Многозначительная фраза повисла в воздухе. Сержант и Ди недоуменно переглядывались: мое поведение не лезло ни в какие рамки, как и реакция на него, а точнее, ее отсутствие, со стороны нашего великого и ужасного интригана. На выходе отсюда мне припишут еще одного любовника и однозначное пристрастие к невысоким мужчинам.

– Что, собственно, из того художественного бреда, что вы мне прислали, является правдой? – прервал счетовод затянувшуюся паузу.

– Я полагала, что все. Вы думаете иначе?

– Я, – с нажимом начал он, – надеялся, что вы приврали. Потому что иначе я, как государственный служащий и в каком–то смысле военный, обязан на это все среагировать, хотя бы из чувства гражданского долга… И сядьте вы, наконец!

– Рада слышать, – я села на жесткий, как подошва десантного ботинка, стул для посетителей, и криво улыбнулась: – Поверьте, мне, как пообщавшейся с «этим всем» лично, кажется именно так. Это потенциально разумная раса… Либо полуразумная с чрезвычайно высокоразвитыми инстинктами, что мало что меняет.

– Были бы они разумными, боюсь, я бы не имел удовольствия видеть вас в своем кабинете больше когда–либо.

– Может быть, – легко согласилась я. – Но вы забываете, что это рой. И коллективный разум еще никто не отменял. Но, думаю, что это просто дифференцировка по физическим и умственным характеристикам. В составе этого сообщества – как минимум две формы существ, может – больше.

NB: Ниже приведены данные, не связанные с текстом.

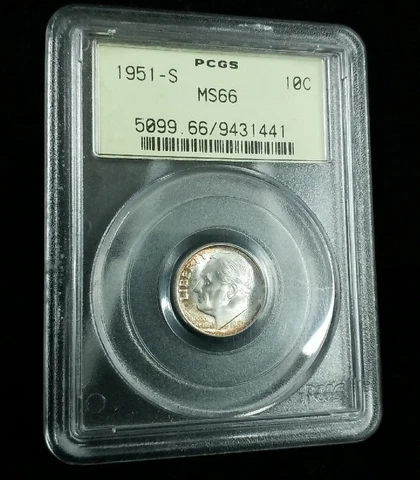 1951-S Roosevelt Dime PCGS CERTIFIED MS 66 In OGH  90% Silver 10c #7524A Cover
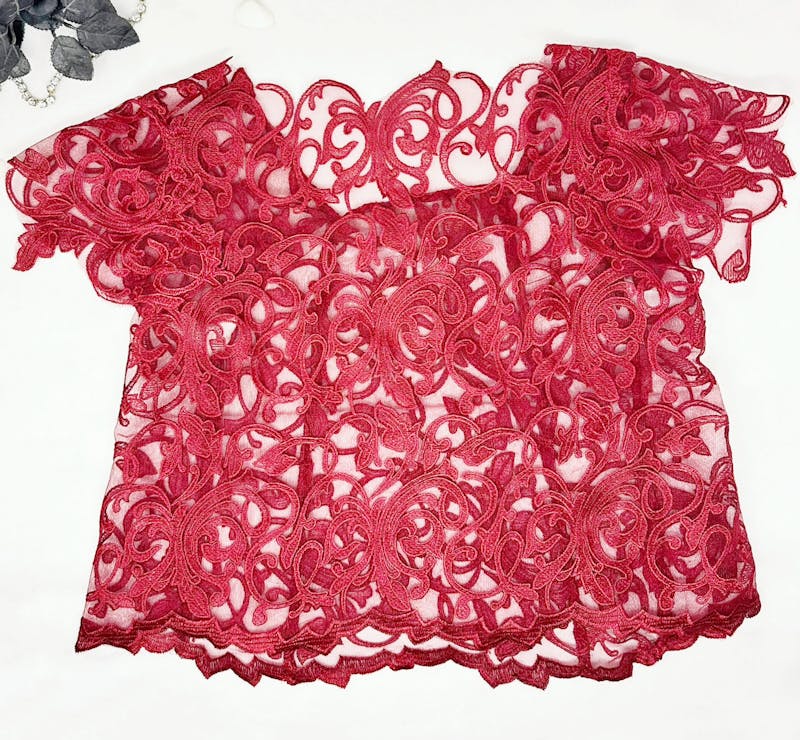 Red Lace Sheer Shirt Cap Sleeve Top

– А вот я думаю, – задумчиво протянул Бэйсеррон, – откуда солдат вообще знает такие слова?

– Я училась в столичной Академии. Начальный курс биологии, медицины и генной инженерии прошла, – огрызнулась я.

– Что с вами сегодня такое? – неожиданно спросил он с искренним интересом естествоиспытателя. – Из вас просто–таки… фонтанируют эмоции.

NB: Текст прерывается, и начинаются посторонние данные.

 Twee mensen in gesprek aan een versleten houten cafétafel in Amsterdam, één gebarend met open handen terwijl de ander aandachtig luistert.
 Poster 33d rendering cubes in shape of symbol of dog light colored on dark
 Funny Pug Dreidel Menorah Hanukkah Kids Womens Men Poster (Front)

Я молча пожала плечами. Редкое явление для вампира, понимаю. Но это абсолютно не его дело.

– Так что же вы собираете…

Завыл на одной тревожной ноте переговорник за ухом. Нужно сменить наконец звонок…

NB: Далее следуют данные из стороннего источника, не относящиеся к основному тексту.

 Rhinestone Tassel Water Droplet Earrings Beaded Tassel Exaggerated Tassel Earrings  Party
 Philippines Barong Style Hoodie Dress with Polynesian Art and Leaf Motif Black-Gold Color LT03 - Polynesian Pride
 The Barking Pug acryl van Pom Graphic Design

Я нажала на кнопку сброса.

– Извините.

– Я собираюсь, – сухо начал счетовод, – если вы это хотели спросить, дать делу ход. Именно поэтому помимо вас в моем кабинете находятся эти два фарра, – он посмотрел на сержанта и Ди. Перевел взгляд на меня и сжал губы в нитку. – Фарр Диметро, я бы попросил вас ознакомиться с этими документами, а так же выслушать соображения по этому поводу фарры Морровер. И донести эту информацию до своего начальства. Если руководство Лидры сочтет возможным предоставить нам военную помощь, мы будем крайне благодарны.

Ди сузил глаза и кивнул, протягивая руку за считывателем, изучением которого и занялся, не сходя с места. Пепельные брови, подскочив к волосам после первых же абзацев, там, похоже, и остались.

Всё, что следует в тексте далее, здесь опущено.